Alternative populations: To test robustness of the methods to population history assumptions, several populations that differed from the default for one or more conditions were created. In the first, the population was created by crossing two breeds with divergent allele frequencies for two QTL alleles (see Table 1). After crossing, the population was randomly mated for 1, 5, 10, 20, or 100 generation(s). In the second population, the QTL was fixed at a position other than the center of the haplotype. In the third population, marker allele frequencies were assigned at random in the founder generation within a range of 0.2–0.8. In the last population, a “worst-case scenario” that differed from the default for all three conditions listed above was created. Details of all simulations are summarized in Table 1.

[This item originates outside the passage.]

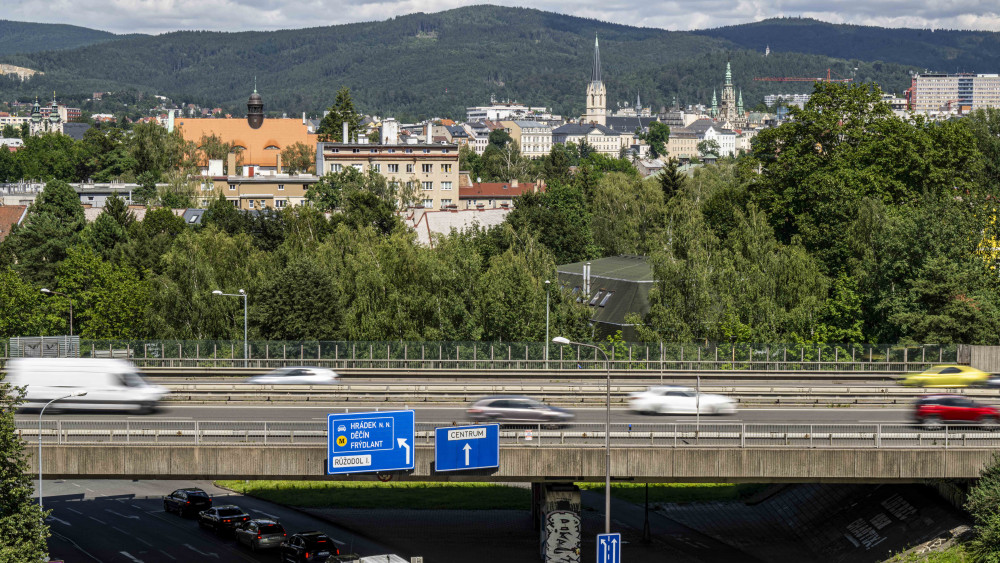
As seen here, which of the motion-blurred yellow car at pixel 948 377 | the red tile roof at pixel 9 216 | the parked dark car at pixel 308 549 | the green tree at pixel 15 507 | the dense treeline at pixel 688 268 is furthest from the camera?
the red tile roof at pixel 9 216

Maximum-likelihood estimation (IBD method): To fine map the QTL, phenotypic data in the final generation for a single trait, assuming one record per individual, were modeled following the method of Meuwissen and Goddard (2000) by y=Xb+a+e, (1) where y is a vector of phenotypic values, b is a vector of fixed effects, which here reduces to the overall mean, X is an incidence matrix for b, which reduces to a vector of ones, a is the vector of random genotypic values at the QTL, and e is the vector of residuals. The variance-covariance matrix of residuals is Var(e) = Rσ2e, where R is an identity matrix. The variance of the vector of genotypic values is Var(a)=Gpσa2 , where Gp is the additive relationship matrix for the QTL conditional on marker information, when the QTL is at position p. In the model used by Meuwissen and Goddard (2000) they fitted Zh in place of a in Equation 1, where h is a vector of random haplotype effects, and Z is an incidence matrix for h. The size of h is q × 1, where q is the number of unique marker haplotypes in the final generation. Their model assumed that identical marker haplotypes contain the same QTL allele. However, it is theoretically possible for two identical marker haplotypes to contain different QTL alleles. Model (1) does not make this assumption. Thus the covariance is modeled more accurately using Equation 1 than using the model of Meuwissen and Goddard (2000), which likely overestimates the covariance between individuals in some cases.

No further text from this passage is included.